Context in Question Answering

Ferguson, James

Context in Question Answering

Files

Ferguson_washington_0250E_24890.pdf (2.16 MB)

Date

2023-01-21

relationships.isAuthorOf

Ferguson, James

Abstract

Question Answering (QA) has seen a massive surge in interest, and a correlated improvement in modelperformance, over the past half decade, even surpassing humans on some datasets. Many models for this task rely on some form of contextual information that leads from the question to the answer. This context plays a crucial role in how well models perform. Using the right context when answering a question can be the difference between a model achieving superhuman performance, or performing little better than random. When constructing a dataset, using context incorrectly can trivialize the problem, resulting in models that do not generalize to other data. Seeing alternate contexts during training can help improve model robustness by providing multiple views of how to answer a question. We present three works that explore the significance of context in QA. First, we introduce a new dataset, IIRC, in which questions that require multi-hop, discrete reasoning are written with access to only partial context. Answers are then collected separately, resulting in much lower lexical overlap between questions and relevant context. We show that these questions are easily answerable by humans, but state-of-the-art models struggle to achieve comparable results. Next, we present a new method for selecting training context. Many questions have multiple contexts that lead to the correct answer, but exhaustively annotating these contexts is difficult.

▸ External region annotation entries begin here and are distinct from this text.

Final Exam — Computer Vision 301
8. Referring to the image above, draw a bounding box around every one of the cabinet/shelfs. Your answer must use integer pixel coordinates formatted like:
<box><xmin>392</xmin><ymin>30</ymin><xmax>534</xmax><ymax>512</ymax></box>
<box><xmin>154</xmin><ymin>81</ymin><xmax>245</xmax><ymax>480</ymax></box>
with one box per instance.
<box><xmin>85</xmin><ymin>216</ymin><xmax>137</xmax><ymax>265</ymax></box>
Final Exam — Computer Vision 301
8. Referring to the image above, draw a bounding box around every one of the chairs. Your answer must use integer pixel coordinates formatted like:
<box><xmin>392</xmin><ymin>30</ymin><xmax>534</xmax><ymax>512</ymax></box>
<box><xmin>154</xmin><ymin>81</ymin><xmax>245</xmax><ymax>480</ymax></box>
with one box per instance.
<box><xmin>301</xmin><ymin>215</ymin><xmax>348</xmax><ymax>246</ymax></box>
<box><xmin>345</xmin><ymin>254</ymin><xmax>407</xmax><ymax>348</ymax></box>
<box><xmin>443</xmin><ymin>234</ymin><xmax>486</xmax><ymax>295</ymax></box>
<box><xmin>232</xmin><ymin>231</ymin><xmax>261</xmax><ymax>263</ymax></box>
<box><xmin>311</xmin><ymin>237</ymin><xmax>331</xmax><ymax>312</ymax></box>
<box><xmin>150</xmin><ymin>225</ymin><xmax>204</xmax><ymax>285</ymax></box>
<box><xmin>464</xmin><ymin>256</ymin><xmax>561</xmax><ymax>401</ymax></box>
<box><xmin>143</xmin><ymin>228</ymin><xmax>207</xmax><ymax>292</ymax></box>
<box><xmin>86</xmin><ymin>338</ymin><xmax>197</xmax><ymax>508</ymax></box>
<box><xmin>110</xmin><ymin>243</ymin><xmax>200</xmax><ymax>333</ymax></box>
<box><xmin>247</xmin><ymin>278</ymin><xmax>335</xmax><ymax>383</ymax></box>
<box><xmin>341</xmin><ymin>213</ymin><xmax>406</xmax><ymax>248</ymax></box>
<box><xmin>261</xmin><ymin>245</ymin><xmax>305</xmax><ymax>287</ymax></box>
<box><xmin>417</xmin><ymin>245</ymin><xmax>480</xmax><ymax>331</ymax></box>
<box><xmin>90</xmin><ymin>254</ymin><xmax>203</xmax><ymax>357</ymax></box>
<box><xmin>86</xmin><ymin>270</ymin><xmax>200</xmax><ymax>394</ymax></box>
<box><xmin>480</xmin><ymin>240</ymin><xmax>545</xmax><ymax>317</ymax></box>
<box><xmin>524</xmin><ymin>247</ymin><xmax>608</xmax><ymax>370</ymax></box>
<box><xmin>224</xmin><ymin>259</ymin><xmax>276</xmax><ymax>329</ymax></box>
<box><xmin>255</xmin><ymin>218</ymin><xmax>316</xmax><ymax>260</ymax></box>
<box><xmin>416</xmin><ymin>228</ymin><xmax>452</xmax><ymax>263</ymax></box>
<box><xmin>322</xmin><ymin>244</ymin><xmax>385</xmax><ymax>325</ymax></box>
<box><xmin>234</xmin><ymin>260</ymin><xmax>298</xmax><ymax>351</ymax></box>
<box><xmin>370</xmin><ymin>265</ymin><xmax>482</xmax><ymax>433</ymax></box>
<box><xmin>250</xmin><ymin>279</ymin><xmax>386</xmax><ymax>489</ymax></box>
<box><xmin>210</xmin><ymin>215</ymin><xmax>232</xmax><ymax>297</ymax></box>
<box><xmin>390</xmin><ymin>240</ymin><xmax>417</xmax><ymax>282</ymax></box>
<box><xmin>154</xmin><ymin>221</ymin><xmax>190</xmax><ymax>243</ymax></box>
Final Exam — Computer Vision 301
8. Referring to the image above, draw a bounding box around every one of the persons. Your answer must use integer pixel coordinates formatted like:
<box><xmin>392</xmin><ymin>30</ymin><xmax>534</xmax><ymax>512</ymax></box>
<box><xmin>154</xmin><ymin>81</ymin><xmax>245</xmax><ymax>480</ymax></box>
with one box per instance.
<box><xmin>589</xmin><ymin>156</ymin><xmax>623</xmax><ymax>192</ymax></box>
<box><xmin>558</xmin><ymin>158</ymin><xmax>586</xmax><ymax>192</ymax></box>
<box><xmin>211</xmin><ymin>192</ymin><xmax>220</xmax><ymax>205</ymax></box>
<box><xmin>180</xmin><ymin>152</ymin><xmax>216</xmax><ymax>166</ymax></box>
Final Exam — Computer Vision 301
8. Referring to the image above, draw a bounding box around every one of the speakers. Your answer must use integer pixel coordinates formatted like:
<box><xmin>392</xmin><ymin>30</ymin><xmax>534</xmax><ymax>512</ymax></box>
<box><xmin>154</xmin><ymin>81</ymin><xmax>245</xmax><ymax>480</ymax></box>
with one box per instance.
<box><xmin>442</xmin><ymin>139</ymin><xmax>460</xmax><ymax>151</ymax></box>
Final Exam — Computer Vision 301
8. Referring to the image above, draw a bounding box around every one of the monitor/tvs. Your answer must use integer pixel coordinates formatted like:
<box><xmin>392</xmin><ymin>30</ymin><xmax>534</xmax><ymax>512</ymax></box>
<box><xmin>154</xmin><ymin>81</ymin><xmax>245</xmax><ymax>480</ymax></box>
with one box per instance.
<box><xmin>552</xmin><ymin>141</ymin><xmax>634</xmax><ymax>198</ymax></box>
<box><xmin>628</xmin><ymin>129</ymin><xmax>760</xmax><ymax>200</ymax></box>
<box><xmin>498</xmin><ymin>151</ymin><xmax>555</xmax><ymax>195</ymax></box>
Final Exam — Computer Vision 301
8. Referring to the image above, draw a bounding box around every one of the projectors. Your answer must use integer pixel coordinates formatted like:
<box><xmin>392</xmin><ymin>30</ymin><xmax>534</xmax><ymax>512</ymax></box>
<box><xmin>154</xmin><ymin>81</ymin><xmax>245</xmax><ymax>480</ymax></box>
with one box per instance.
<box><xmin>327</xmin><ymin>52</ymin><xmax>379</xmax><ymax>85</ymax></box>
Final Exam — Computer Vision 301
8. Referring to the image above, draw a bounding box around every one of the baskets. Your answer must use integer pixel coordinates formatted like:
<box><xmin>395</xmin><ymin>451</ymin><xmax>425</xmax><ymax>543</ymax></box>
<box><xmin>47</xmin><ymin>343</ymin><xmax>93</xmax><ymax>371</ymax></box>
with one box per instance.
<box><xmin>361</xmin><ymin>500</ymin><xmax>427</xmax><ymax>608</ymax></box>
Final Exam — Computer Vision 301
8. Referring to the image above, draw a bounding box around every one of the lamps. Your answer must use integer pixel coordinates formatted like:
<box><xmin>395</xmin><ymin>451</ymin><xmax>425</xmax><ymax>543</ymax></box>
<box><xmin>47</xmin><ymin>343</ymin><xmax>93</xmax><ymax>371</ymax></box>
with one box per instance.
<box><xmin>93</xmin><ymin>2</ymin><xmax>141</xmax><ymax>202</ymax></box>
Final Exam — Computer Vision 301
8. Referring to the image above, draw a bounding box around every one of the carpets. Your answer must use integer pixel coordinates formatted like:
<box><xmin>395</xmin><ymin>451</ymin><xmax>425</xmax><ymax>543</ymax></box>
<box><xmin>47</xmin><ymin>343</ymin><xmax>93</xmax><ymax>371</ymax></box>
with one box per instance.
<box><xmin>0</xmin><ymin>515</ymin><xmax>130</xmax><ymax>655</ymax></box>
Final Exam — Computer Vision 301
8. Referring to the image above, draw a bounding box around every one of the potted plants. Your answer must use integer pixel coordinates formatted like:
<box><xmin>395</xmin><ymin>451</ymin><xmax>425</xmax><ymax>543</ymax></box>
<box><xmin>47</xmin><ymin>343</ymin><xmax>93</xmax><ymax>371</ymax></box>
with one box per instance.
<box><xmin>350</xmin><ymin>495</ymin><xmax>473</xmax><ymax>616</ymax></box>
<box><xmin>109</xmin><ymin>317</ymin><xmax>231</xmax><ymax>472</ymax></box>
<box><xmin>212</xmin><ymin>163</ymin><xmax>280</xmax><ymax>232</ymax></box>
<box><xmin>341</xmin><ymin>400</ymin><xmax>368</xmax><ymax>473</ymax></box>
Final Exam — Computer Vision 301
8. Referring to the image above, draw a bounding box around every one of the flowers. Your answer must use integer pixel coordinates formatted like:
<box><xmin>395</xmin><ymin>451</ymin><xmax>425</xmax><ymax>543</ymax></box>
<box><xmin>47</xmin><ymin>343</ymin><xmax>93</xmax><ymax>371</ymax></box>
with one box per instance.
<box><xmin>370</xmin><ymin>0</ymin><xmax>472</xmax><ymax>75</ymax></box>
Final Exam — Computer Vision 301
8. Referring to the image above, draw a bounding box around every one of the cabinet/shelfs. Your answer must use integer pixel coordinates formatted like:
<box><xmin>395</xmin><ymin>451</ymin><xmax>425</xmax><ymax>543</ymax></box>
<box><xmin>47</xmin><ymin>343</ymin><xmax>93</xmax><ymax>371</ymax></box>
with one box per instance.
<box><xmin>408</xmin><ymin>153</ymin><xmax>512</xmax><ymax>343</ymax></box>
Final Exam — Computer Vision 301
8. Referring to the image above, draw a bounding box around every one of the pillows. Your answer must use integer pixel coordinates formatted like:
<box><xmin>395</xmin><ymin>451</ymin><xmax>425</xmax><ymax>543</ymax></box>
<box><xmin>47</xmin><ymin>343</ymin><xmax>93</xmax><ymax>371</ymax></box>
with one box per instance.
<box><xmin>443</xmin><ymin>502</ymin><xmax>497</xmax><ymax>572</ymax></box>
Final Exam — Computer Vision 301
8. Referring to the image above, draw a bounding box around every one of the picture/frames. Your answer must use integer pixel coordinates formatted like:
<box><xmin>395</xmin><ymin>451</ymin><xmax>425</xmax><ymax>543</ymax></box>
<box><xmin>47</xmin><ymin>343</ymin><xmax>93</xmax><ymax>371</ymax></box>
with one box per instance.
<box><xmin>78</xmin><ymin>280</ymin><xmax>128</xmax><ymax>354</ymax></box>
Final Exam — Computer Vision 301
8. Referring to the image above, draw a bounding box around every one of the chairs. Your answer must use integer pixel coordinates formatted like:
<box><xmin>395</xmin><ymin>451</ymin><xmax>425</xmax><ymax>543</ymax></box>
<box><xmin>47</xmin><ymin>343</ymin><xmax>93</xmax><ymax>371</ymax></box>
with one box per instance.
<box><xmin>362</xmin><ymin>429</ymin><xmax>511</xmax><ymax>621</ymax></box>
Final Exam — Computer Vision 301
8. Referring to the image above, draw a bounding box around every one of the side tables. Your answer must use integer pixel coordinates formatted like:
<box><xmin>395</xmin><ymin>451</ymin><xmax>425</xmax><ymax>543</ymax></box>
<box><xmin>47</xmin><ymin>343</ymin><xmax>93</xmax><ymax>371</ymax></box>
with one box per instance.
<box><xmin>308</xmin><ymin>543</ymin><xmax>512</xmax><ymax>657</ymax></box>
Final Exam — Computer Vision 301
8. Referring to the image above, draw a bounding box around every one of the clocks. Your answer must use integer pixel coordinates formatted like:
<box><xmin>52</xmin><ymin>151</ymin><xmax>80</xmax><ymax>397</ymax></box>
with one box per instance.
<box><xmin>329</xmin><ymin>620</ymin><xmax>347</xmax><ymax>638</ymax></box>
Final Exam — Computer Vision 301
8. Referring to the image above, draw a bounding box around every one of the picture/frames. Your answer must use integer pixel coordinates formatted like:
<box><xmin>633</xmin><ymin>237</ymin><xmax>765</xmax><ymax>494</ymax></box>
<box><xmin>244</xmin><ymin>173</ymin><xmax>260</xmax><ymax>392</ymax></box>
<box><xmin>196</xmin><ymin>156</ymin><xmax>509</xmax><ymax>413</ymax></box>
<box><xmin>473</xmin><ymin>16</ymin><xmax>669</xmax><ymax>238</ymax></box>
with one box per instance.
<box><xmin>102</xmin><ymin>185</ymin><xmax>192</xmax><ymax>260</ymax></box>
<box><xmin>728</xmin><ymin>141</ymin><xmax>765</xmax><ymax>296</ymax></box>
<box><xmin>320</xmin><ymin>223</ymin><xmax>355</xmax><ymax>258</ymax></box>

We use the downstream QA loss to identify alternate contexts during training, and show that this approach enables identifying relevant context for unseen data greater than 90% of the time on the IIRC dataset. Finally, we introduce QAPaC, Question-Answer Pairs As Context. In this approach, we segment documents into QA pairs, and then retrieve context from the collection of QA pairs. We show that this approach results in a 1.8 F1 point improvement compared to segmenting documents into either sentences or windows on IIRC. Additionally, we show that using an ensemble of QA-pairs and sentences results in a further improvement of 1.3 F1 points.